Ganz selbstverständlich vielleicht, dass die Nachbar:innen Luna, Ahmed und Uta oder Billies beste Freundin Lea, deshalb bloße unschattierte Umrisse bleiben. Ähnlich wie Ort und Zeit. Zudem passieren gerade gegen Ende hin ein oder zwei glückliche Zufälle zu viel, die an der Authentizität der Ereignisse kratzen. Doch trotzdem schafft es Paradies Garden, irgendwo zwischen Weinen und Lachen zu balancieren. Es ist vielleicht unrealistisch, oder einfach märchenhaft.
Der Roman behandelt die Frage: Was ist ein glückliches und gutes Leben? Ohne die Notwendigkeit aufzumachen, überhaupt Antworten liefern zu müssen.
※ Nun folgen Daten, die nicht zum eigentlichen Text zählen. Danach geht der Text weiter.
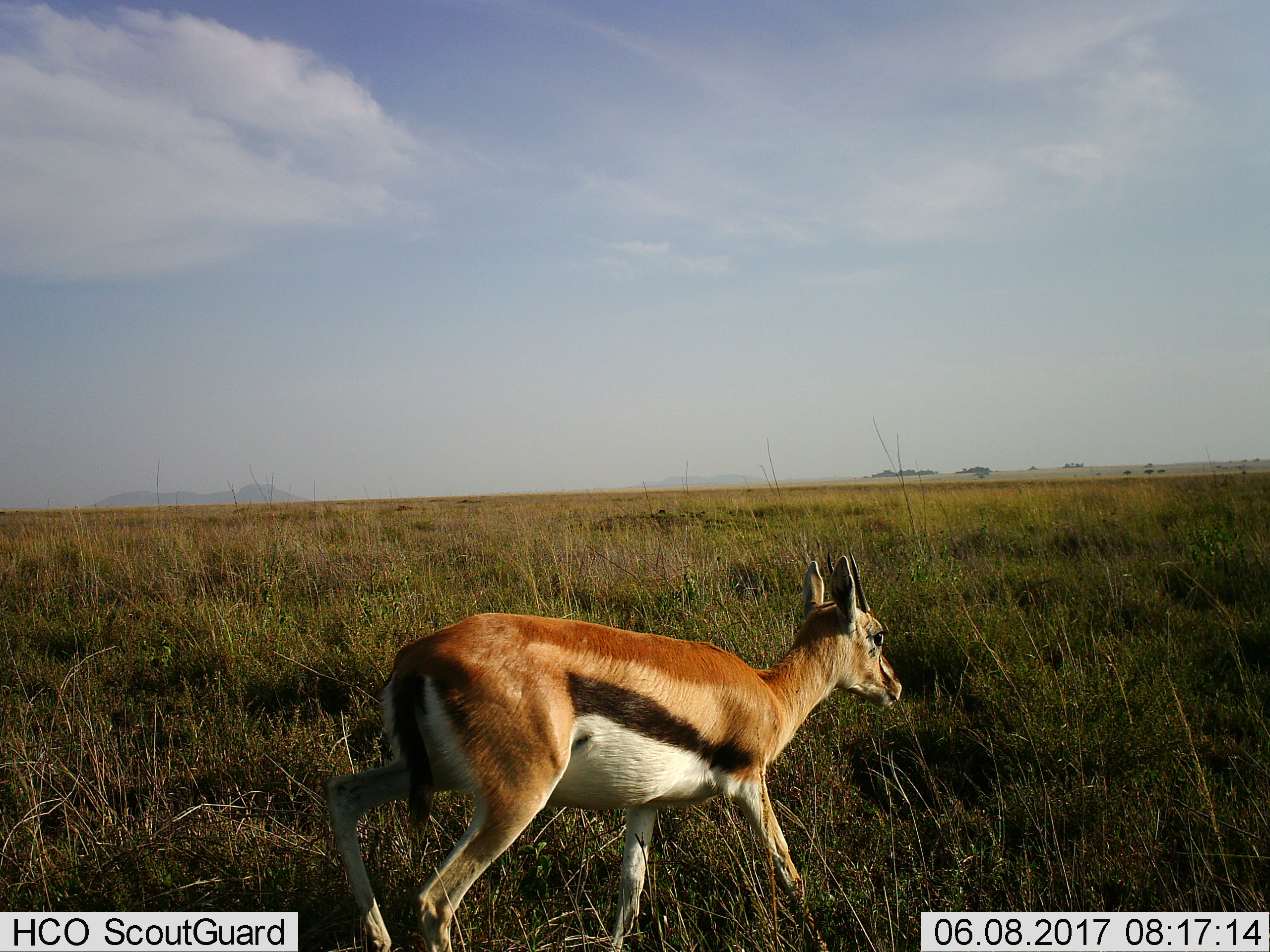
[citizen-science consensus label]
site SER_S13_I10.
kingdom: Animalia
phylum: Chordata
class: Mammalia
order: Artiodactyla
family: Bovidae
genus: Eudorcas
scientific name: Eudorcas thomsonii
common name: thomson's gazelle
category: gazellethomsons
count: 1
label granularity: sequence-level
Und obwohl es sich, wie bei Tschick, um einen Coming-of-Age- und Road-Novel handelt, sind die beiden Romane kaum miteinander zu vergleichen. Denn Paradise Garden ist eine Entwicklungsgeschichte, vor allem aber ein Familienroman, wie Elena Fischer selbst im Interview mit der Zeit erzählt. Eine ergreifende Geschichte über die Freiheit einer Familie, die aus Mutter und Tochter besteht und auch über den Tod hinaus besteht.
Diogenes, 2023, 353 Seiten, Hardcover
Elena Fischer
Elena Fischer, geboren 1987, hat Komparatistik und Filmwissenschaft in Mainz studiert, wo sie mit ihrer Familie lebt. 2019 und 2020 nahm sie an der Darmstädter Textwerkstatt unter der Leitung von Kurt Drawert teil. Mit einem Auszug aus ihrem Debütroman Paradise Garden war sie 2021 Finalistin beim 29. open mike und gewann den Literaturförderpreis der Landeshauptstadt Mainz für junge Autorinnen und Autoren.